Each blob entry records its creation timestamp, the length of the payload (which may be zero) and its hash. The payload is padded so the next record begins on a 64 byte boundary. The Pile Blob Metadata chapter explains how to query these fields through the PileReader API.

Branch Storage

            ┌────16 byte───┐┌────16 byte───┐┌────────────32 byte───────────┐
          ┌ ┌──────────────┐┌──────────────┐┌──────────────────────────────┐
 header   │ │magic number B││  branch id   ││             hash             │
          └ └──────────────┘└──────────────┘└──────────────────────────────┘

Branch entries map a branch identifier to the hash of a blob.

Recovery

Calling refresh scans an existing file to ensure every header uses a known marker and that the whole record fits. It does not verify any hashes. If a truncated or unknown block is found the function reports the number of bytes that were valid so far using [ReadError::CorruptPile].

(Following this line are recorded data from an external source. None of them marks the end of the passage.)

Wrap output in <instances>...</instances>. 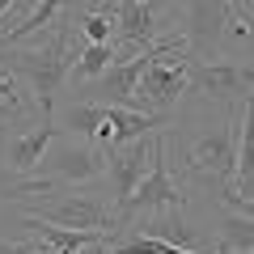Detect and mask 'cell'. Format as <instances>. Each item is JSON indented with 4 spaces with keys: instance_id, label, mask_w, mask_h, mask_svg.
Here are the masks:
<instances>
[{
    "instance_id": "obj_1",
    "label": "cell",
    "mask_w": 254,
    "mask_h": 254,
    "mask_svg": "<svg viewBox=\"0 0 254 254\" xmlns=\"http://www.w3.org/2000/svg\"><path fill=\"white\" fill-rule=\"evenodd\" d=\"M72 21H60L51 38L38 47H0V72L17 76L30 85L43 119H55V93L64 89L68 72H72Z\"/></svg>"
},
{
    "instance_id": "obj_2",
    "label": "cell",
    "mask_w": 254,
    "mask_h": 254,
    "mask_svg": "<svg viewBox=\"0 0 254 254\" xmlns=\"http://www.w3.org/2000/svg\"><path fill=\"white\" fill-rule=\"evenodd\" d=\"M237 110L242 106H229L225 123L199 131L182 153V174L220 187V199L229 208H237L242 199V190H237Z\"/></svg>"
},
{
    "instance_id": "obj_3",
    "label": "cell",
    "mask_w": 254,
    "mask_h": 254,
    "mask_svg": "<svg viewBox=\"0 0 254 254\" xmlns=\"http://www.w3.org/2000/svg\"><path fill=\"white\" fill-rule=\"evenodd\" d=\"M190 85V55L182 47V38H157L148 47V64L136 85V110L144 115H170L178 106V98Z\"/></svg>"
},
{
    "instance_id": "obj_4",
    "label": "cell",
    "mask_w": 254,
    "mask_h": 254,
    "mask_svg": "<svg viewBox=\"0 0 254 254\" xmlns=\"http://www.w3.org/2000/svg\"><path fill=\"white\" fill-rule=\"evenodd\" d=\"M182 203H187V190H182V182L170 174V161H165V131H157L153 136V157H148V174L136 182V190H131L123 203H115V225L123 229L127 220L161 216V212H182Z\"/></svg>"
},
{
    "instance_id": "obj_5",
    "label": "cell",
    "mask_w": 254,
    "mask_h": 254,
    "mask_svg": "<svg viewBox=\"0 0 254 254\" xmlns=\"http://www.w3.org/2000/svg\"><path fill=\"white\" fill-rule=\"evenodd\" d=\"M43 174L38 178L47 187H89V182L106 178V148L98 140L72 136V131H55V140L43 153Z\"/></svg>"
},
{
    "instance_id": "obj_6",
    "label": "cell",
    "mask_w": 254,
    "mask_h": 254,
    "mask_svg": "<svg viewBox=\"0 0 254 254\" xmlns=\"http://www.w3.org/2000/svg\"><path fill=\"white\" fill-rule=\"evenodd\" d=\"M174 13H182L178 26H182V47H187L190 64H203V60H216L242 4L237 0H182Z\"/></svg>"
},
{
    "instance_id": "obj_7",
    "label": "cell",
    "mask_w": 254,
    "mask_h": 254,
    "mask_svg": "<svg viewBox=\"0 0 254 254\" xmlns=\"http://www.w3.org/2000/svg\"><path fill=\"white\" fill-rule=\"evenodd\" d=\"M26 216H38V220L60 225V229L110 233V237H115V229H119V225H115V208H110L106 199H98V195H55V190H51V199L43 195Z\"/></svg>"
},
{
    "instance_id": "obj_8",
    "label": "cell",
    "mask_w": 254,
    "mask_h": 254,
    "mask_svg": "<svg viewBox=\"0 0 254 254\" xmlns=\"http://www.w3.org/2000/svg\"><path fill=\"white\" fill-rule=\"evenodd\" d=\"M187 93H199L203 102L242 106V102L254 93V64H220V60L190 64V85H187Z\"/></svg>"
},
{
    "instance_id": "obj_9",
    "label": "cell",
    "mask_w": 254,
    "mask_h": 254,
    "mask_svg": "<svg viewBox=\"0 0 254 254\" xmlns=\"http://www.w3.org/2000/svg\"><path fill=\"white\" fill-rule=\"evenodd\" d=\"M165 0H119L115 9V38L127 43L131 51L136 47H153L157 38H165V26L170 21L161 17Z\"/></svg>"
},
{
    "instance_id": "obj_10",
    "label": "cell",
    "mask_w": 254,
    "mask_h": 254,
    "mask_svg": "<svg viewBox=\"0 0 254 254\" xmlns=\"http://www.w3.org/2000/svg\"><path fill=\"white\" fill-rule=\"evenodd\" d=\"M144 64H148V47H136L131 55H123V60L110 64L106 72L93 81L98 106H127V110H136V85H140Z\"/></svg>"
},
{
    "instance_id": "obj_11",
    "label": "cell",
    "mask_w": 254,
    "mask_h": 254,
    "mask_svg": "<svg viewBox=\"0 0 254 254\" xmlns=\"http://www.w3.org/2000/svg\"><path fill=\"white\" fill-rule=\"evenodd\" d=\"M157 127H165V115H144V110H127V106H102V123L93 131V140L102 148H119V144L153 136Z\"/></svg>"
},
{
    "instance_id": "obj_12",
    "label": "cell",
    "mask_w": 254,
    "mask_h": 254,
    "mask_svg": "<svg viewBox=\"0 0 254 254\" xmlns=\"http://www.w3.org/2000/svg\"><path fill=\"white\" fill-rule=\"evenodd\" d=\"M157 136V131H153ZM153 136L144 140H131V144H119L106 148V174H110V187H115V203H123L136 182L148 174V157H153Z\"/></svg>"
},
{
    "instance_id": "obj_13",
    "label": "cell",
    "mask_w": 254,
    "mask_h": 254,
    "mask_svg": "<svg viewBox=\"0 0 254 254\" xmlns=\"http://www.w3.org/2000/svg\"><path fill=\"white\" fill-rule=\"evenodd\" d=\"M81 4H85V0H38L34 13H30L21 26H4V30H0V47H17L21 38H30V34L55 30L64 21V13H68V9H81Z\"/></svg>"
},
{
    "instance_id": "obj_14",
    "label": "cell",
    "mask_w": 254,
    "mask_h": 254,
    "mask_svg": "<svg viewBox=\"0 0 254 254\" xmlns=\"http://www.w3.org/2000/svg\"><path fill=\"white\" fill-rule=\"evenodd\" d=\"M55 119H43L38 127H30V131H21L17 140H9V170H17V174H30V170H38V161H43V153H47V144L55 140Z\"/></svg>"
},
{
    "instance_id": "obj_15",
    "label": "cell",
    "mask_w": 254,
    "mask_h": 254,
    "mask_svg": "<svg viewBox=\"0 0 254 254\" xmlns=\"http://www.w3.org/2000/svg\"><path fill=\"white\" fill-rule=\"evenodd\" d=\"M237 190H254V93L237 110Z\"/></svg>"
},
{
    "instance_id": "obj_16",
    "label": "cell",
    "mask_w": 254,
    "mask_h": 254,
    "mask_svg": "<svg viewBox=\"0 0 254 254\" xmlns=\"http://www.w3.org/2000/svg\"><path fill=\"white\" fill-rule=\"evenodd\" d=\"M216 254H254V216L229 208L220 216V233H216Z\"/></svg>"
},
{
    "instance_id": "obj_17",
    "label": "cell",
    "mask_w": 254,
    "mask_h": 254,
    "mask_svg": "<svg viewBox=\"0 0 254 254\" xmlns=\"http://www.w3.org/2000/svg\"><path fill=\"white\" fill-rule=\"evenodd\" d=\"M136 233H148V237H161L170 246H182V250H199L195 242V229L182 220V212H161V216H144V225Z\"/></svg>"
},
{
    "instance_id": "obj_18",
    "label": "cell",
    "mask_w": 254,
    "mask_h": 254,
    "mask_svg": "<svg viewBox=\"0 0 254 254\" xmlns=\"http://www.w3.org/2000/svg\"><path fill=\"white\" fill-rule=\"evenodd\" d=\"M115 60H119L115 43H85L81 51L72 55V72H76V81H98Z\"/></svg>"
},
{
    "instance_id": "obj_19",
    "label": "cell",
    "mask_w": 254,
    "mask_h": 254,
    "mask_svg": "<svg viewBox=\"0 0 254 254\" xmlns=\"http://www.w3.org/2000/svg\"><path fill=\"white\" fill-rule=\"evenodd\" d=\"M72 26H76V34H81L85 43H115V9H110V4H102V9H93V13L76 9Z\"/></svg>"
},
{
    "instance_id": "obj_20",
    "label": "cell",
    "mask_w": 254,
    "mask_h": 254,
    "mask_svg": "<svg viewBox=\"0 0 254 254\" xmlns=\"http://www.w3.org/2000/svg\"><path fill=\"white\" fill-rule=\"evenodd\" d=\"M30 195H51L43 178H30L17 170H0V199H30Z\"/></svg>"
},
{
    "instance_id": "obj_21",
    "label": "cell",
    "mask_w": 254,
    "mask_h": 254,
    "mask_svg": "<svg viewBox=\"0 0 254 254\" xmlns=\"http://www.w3.org/2000/svg\"><path fill=\"white\" fill-rule=\"evenodd\" d=\"M98 123H102V106H98V102H81V106H72V110H68V131H72V136L93 140Z\"/></svg>"
},
{
    "instance_id": "obj_22",
    "label": "cell",
    "mask_w": 254,
    "mask_h": 254,
    "mask_svg": "<svg viewBox=\"0 0 254 254\" xmlns=\"http://www.w3.org/2000/svg\"><path fill=\"white\" fill-rule=\"evenodd\" d=\"M9 115H21V89L9 72H0V119Z\"/></svg>"
},
{
    "instance_id": "obj_23",
    "label": "cell",
    "mask_w": 254,
    "mask_h": 254,
    "mask_svg": "<svg viewBox=\"0 0 254 254\" xmlns=\"http://www.w3.org/2000/svg\"><path fill=\"white\" fill-rule=\"evenodd\" d=\"M81 254H110V237H102V242H93V246H85Z\"/></svg>"
},
{
    "instance_id": "obj_24",
    "label": "cell",
    "mask_w": 254,
    "mask_h": 254,
    "mask_svg": "<svg viewBox=\"0 0 254 254\" xmlns=\"http://www.w3.org/2000/svg\"><path fill=\"white\" fill-rule=\"evenodd\" d=\"M237 212H246V216H254V199H246V195H242V199H237Z\"/></svg>"
},
{
    "instance_id": "obj_25",
    "label": "cell",
    "mask_w": 254,
    "mask_h": 254,
    "mask_svg": "<svg viewBox=\"0 0 254 254\" xmlns=\"http://www.w3.org/2000/svg\"><path fill=\"white\" fill-rule=\"evenodd\" d=\"M13 9V0H0V17H4V13H9Z\"/></svg>"
},
{
    "instance_id": "obj_26",
    "label": "cell",
    "mask_w": 254,
    "mask_h": 254,
    "mask_svg": "<svg viewBox=\"0 0 254 254\" xmlns=\"http://www.w3.org/2000/svg\"><path fill=\"white\" fill-rule=\"evenodd\" d=\"M178 4H182V0H174V9H178Z\"/></svg>"
}]
</instances>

If the file shrinks between scans into data that has already been applied, the process aborts immediately. Previously returned Bytes handles would dangle and continuing could cause undefined behavior, so truncation into validated data is treated as unrecoverable.

refresh holds a shared file lock while scanning. This prevents a concurrent restore call from truncating the file out from under the reader.

The restore helper re-runs the same validation and truncates the file to the valid length if corruption is encountered. This recovers from interrupted writes by discarding incomplete data. Hash verification happens lazily only when individual blobs are loaded so that opening a large pile remains fast.

For more details on interacting with a pile see the Pile struct documentation.